• TASK DETAILS
Once the line holding "[Tuto] MAKE-UP DE FÊTES ARGENTÉ 💙" appears, repeat it and each line after it to the end of the data, exactly and with nothing else; pictures stay out.

MATERIAL PROVIDED: Begin

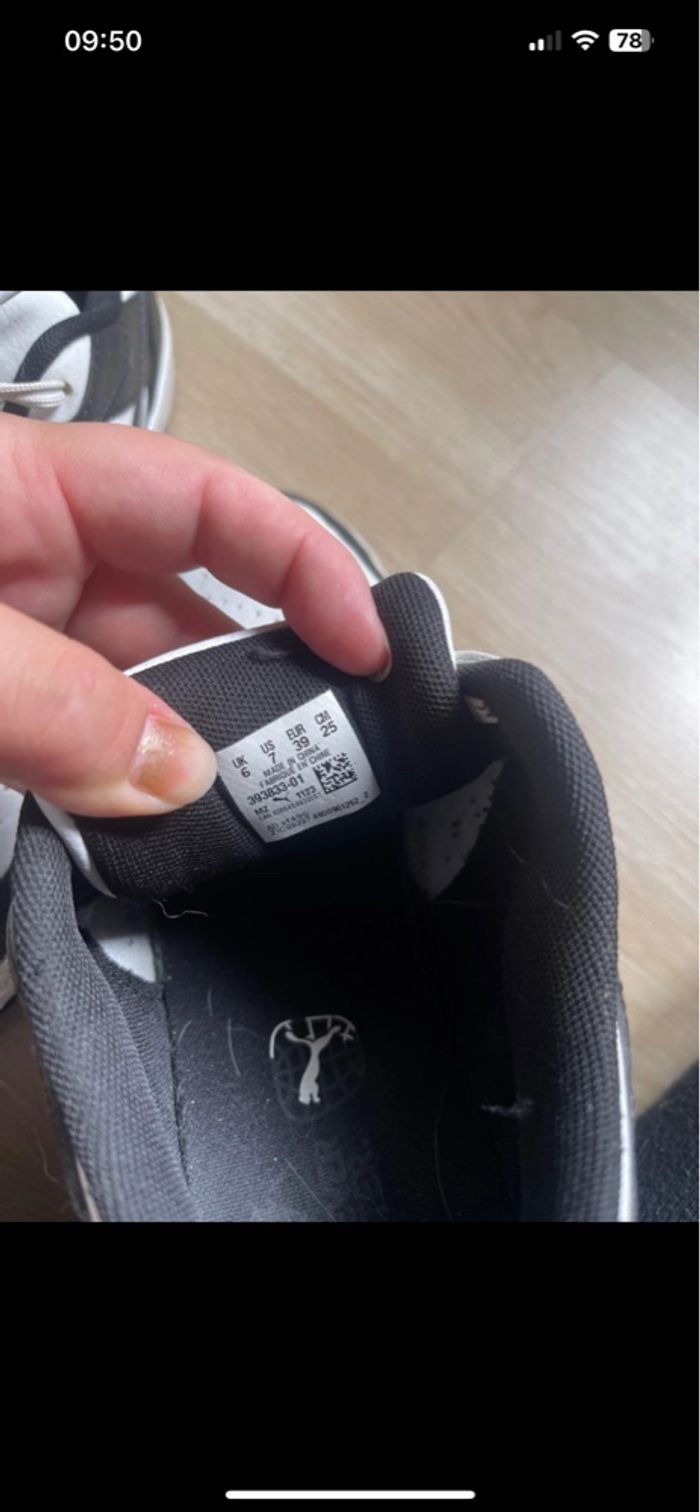 Basket femme - photo numéro 2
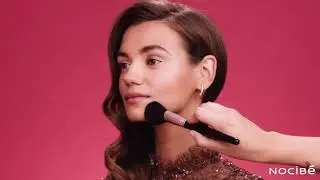 [Tuto] MAKE-UP DE FÊTES ARGENTÉ 💙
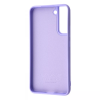 Чехол WAVE Colorful Case с микрофиброй для Samsung Galaxy S22+ – Light purple 124050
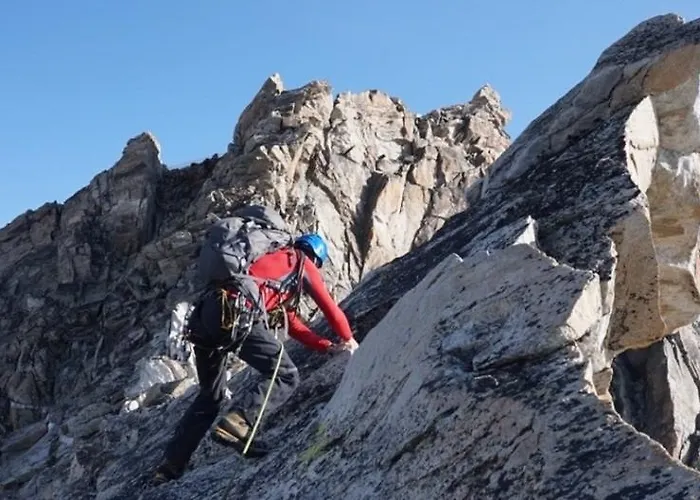 Haus Mondelli * Saas-Almagell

MATERIAL PROVIDED: End

• ANSWER TO THIS EXERCISE
 [Tuto] MAKE-UP DE FÊTES ARGENTÉ 💙
 Чехол WAVE Colorful Case с микрофиброй для Samsung Galaxy S22+ – Light purple 124050
 Haus Mondelli * Saas-Almagell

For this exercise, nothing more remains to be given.